• _Work order_
According to the passage on shingles vaccination, what share of Americans will develop shingles in their lifetime?

• _Source passage_
BEGIN

Why Get Vaccinated Against Shingles?


Five reasons why Shingrix is recommended for adults aged 50-plus.

Immunizations aren’t just a requirement of childhood—at least not for those who want to stay healthy as an adult.

As the CDC states on its website, protection from some childhood vaccines doesn’t last forever.1 “You may also be at risk for vaccine-preventable disease due to your age, job, lifestyle, travel, or health conditions,” they points out.

In fact, the CDC maintains an Adult Immunization Schedule2 that includes the recombinant zoster vaccine (Shingrix), a highly effective 2-dose vaccine recommended for immunocompetent adults age 50 and older for the prevention of shingles (herpes zoster virus; HZV) and its complications. 

Statistically, 1 in 3 Americans will develop shingles in their lifetime,3 so the case for getting vaccinated is strong. 

Virtually all adults aged 50+ already have the varicella zoster virus (VZV) in their body, resulting from an earlier bout of chickenpox—after which the virus lay dormant in the nervous system for decades. As an individual’s immune system declines with age, VZV reactivates as shingles. In effect, shingles is an illness that’s just waiting to happen.

END

• _Dataset excerpt_
BEGIN

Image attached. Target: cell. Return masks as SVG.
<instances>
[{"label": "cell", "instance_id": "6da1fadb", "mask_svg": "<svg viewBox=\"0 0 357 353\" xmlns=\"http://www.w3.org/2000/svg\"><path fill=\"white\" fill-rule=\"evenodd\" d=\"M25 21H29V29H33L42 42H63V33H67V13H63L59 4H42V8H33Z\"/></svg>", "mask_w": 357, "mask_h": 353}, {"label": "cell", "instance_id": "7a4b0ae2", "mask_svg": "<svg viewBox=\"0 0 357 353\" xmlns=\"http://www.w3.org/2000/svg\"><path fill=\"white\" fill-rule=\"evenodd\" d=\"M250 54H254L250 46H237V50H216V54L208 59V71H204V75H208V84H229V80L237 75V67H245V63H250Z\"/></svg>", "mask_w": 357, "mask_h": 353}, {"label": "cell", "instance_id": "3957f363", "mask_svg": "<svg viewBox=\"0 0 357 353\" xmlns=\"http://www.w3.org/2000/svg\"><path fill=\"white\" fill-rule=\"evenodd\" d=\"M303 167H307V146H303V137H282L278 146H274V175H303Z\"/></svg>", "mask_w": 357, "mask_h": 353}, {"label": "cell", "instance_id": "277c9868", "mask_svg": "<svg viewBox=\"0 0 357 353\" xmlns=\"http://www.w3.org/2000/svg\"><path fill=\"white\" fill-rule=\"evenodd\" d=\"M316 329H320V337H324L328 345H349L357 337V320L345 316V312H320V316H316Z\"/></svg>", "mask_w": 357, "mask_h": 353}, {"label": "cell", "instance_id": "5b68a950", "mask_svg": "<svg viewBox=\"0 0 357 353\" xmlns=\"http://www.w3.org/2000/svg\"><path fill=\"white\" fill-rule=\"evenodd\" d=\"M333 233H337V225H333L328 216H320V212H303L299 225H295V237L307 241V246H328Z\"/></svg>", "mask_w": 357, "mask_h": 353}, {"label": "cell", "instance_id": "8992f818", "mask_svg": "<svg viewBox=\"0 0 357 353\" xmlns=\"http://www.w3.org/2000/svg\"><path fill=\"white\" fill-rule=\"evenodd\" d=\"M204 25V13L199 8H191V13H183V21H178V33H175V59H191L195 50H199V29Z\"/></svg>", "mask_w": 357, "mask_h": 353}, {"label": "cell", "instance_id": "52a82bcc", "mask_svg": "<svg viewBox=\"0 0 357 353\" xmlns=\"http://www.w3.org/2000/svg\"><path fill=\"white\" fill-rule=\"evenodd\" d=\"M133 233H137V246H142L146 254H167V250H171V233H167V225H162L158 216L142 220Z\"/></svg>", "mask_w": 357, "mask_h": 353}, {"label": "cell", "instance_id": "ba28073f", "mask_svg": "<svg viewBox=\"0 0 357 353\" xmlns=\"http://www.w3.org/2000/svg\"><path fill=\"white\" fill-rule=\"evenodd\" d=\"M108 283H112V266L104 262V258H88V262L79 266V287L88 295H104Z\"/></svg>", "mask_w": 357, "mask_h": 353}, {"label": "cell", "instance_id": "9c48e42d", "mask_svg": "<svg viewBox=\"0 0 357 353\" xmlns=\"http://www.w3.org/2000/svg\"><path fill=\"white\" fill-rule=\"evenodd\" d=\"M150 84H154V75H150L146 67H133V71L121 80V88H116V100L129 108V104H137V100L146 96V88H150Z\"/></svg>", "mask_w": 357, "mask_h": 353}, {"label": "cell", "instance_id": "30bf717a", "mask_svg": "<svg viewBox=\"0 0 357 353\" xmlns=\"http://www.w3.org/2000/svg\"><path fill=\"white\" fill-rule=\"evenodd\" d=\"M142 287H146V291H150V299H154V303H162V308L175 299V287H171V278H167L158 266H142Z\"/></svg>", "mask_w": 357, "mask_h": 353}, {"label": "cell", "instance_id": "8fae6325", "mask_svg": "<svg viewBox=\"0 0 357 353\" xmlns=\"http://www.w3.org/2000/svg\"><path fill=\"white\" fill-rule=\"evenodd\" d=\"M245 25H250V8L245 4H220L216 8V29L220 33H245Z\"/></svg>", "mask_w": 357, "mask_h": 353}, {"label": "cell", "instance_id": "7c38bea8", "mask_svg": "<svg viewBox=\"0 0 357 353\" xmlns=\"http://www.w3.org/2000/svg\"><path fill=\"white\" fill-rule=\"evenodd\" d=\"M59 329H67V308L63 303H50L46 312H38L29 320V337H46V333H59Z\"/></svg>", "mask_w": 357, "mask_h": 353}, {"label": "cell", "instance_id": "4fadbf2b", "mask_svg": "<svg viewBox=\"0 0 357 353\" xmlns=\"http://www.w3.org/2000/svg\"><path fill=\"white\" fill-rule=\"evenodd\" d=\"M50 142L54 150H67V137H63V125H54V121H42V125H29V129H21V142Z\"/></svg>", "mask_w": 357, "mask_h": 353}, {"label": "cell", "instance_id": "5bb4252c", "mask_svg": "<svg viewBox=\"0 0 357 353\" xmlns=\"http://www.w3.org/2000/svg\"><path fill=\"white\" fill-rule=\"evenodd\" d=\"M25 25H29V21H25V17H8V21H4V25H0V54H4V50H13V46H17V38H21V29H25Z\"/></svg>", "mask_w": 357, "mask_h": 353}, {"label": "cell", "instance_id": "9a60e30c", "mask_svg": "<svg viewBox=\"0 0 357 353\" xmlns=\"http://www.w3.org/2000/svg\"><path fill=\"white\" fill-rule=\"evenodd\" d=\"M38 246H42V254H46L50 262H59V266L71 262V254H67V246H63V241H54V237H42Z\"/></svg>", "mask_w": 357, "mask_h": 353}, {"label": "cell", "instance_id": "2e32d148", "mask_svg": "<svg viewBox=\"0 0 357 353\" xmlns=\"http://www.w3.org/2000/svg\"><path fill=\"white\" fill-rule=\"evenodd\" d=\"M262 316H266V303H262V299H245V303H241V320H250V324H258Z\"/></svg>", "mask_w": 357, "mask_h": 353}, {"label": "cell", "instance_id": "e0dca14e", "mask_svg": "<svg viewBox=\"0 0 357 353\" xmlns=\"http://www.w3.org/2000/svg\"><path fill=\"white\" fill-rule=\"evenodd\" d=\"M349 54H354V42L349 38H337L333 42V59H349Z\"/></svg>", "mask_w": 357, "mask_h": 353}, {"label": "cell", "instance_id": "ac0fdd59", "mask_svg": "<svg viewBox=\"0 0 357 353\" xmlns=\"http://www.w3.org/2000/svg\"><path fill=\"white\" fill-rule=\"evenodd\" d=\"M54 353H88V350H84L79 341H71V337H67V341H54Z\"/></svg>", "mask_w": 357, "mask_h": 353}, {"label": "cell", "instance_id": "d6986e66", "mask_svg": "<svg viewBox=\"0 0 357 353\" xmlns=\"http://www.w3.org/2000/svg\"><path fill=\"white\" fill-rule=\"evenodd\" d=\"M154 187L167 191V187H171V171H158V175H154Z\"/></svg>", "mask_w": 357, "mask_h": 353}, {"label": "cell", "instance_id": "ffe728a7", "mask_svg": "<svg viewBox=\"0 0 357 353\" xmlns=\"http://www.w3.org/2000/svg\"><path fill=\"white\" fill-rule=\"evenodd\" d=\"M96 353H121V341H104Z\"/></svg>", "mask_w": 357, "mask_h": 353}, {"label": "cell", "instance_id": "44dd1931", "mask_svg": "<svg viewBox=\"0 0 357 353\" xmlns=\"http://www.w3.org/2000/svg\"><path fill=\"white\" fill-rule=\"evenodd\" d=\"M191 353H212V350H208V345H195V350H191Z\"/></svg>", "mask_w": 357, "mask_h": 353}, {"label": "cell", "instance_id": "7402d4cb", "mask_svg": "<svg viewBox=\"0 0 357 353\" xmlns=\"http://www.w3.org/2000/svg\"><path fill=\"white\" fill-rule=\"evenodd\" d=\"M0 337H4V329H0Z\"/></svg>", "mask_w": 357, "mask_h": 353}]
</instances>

END

• _Exercise response_
One in three Americans.